During the last ten years, 205 OFCT were done in 155 patients for FA diagnosis or to confirm the development of tolerance. Among all tests: 46 were open challenge (median age: 23 mo) and 159 blind challenges (median age: 52 mo) being 3 of them simple blind and 156 double blind placebo controlled challenge test (DBPCCT) Milk was the most frequent food evaluated (n=194), followed by egg(n=9) and wheat (n=2). Anaphylaxis criteria were based on Sampson et al, 2006. All the patients’ guardians signed an informed consent form.

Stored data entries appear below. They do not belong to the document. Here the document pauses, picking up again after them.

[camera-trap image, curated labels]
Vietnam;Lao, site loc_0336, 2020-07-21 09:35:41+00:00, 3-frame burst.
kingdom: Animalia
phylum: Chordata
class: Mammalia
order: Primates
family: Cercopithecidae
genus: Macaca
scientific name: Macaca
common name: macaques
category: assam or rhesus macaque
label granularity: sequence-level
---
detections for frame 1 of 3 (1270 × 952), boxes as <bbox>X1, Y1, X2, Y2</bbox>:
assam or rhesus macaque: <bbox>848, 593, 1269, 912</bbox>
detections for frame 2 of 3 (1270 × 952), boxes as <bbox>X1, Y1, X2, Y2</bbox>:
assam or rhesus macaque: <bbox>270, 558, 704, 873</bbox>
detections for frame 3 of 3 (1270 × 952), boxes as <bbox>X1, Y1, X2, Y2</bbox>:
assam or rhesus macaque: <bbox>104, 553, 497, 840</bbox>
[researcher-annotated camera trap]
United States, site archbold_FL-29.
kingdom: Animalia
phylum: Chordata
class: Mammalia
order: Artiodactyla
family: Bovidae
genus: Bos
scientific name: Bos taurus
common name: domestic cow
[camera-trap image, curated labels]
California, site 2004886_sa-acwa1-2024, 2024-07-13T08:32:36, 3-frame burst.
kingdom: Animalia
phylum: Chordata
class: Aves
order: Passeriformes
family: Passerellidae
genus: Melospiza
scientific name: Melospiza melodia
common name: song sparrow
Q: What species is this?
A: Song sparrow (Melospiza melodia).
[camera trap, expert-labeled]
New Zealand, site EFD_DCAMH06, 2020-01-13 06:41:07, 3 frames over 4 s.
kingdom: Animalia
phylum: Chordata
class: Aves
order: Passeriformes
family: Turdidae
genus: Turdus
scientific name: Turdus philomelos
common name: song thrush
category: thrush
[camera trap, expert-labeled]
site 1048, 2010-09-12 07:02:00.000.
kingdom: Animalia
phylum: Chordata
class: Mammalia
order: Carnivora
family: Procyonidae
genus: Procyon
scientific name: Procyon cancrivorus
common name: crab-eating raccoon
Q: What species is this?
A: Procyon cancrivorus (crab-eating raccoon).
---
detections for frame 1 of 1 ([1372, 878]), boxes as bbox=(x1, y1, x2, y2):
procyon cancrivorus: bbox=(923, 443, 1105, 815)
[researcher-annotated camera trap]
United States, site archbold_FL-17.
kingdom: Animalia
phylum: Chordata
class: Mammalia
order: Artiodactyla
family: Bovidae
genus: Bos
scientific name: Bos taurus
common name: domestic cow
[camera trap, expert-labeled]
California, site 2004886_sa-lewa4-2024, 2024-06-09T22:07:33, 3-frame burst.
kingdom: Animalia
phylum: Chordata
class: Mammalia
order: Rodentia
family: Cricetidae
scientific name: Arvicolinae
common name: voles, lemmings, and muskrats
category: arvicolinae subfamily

From 205 OFCT performed, 17 (8.3%) of them resulted in anaphylaxis, being 13 during DBPCCT. Median age of anaphylactic patients was 6.12 years (range1.28-14.30y). Among these patients, 12 referred previous anaphylaxis. During the OFTC with milk, clinical initial symptoms were runny and itchy nose, cough, itchy throat and redness of face. During anaphylaxis episodes, the cutaneous symptoms were the most frequent (100%) followed by respiratory (70.5%) and gastrointestinal (52.9%) ones. The clinical manifestations started with variable milk volumes (median 5 ml-from 1 to101ml) and anaphylaxis was diagnosed with median volume of 16 ml (1-101 ml). Epinephrine IM was administered in 10 patients at outer thigh in recommended doses and the others recovery with antihistamines or bronchodilators. Biphasic reaction was not observed in any patients. All of them showed complete recovery, without necessity of intensive care.
In this study, mild respiratory symptoms were observed immediately before the anaphylaxis episode although not reported in the clinical history. The prompt recognizing and approach to anaphylaxis avoided more severe complications, being the OFCT safe and still considered an important tool in FA diagnosis.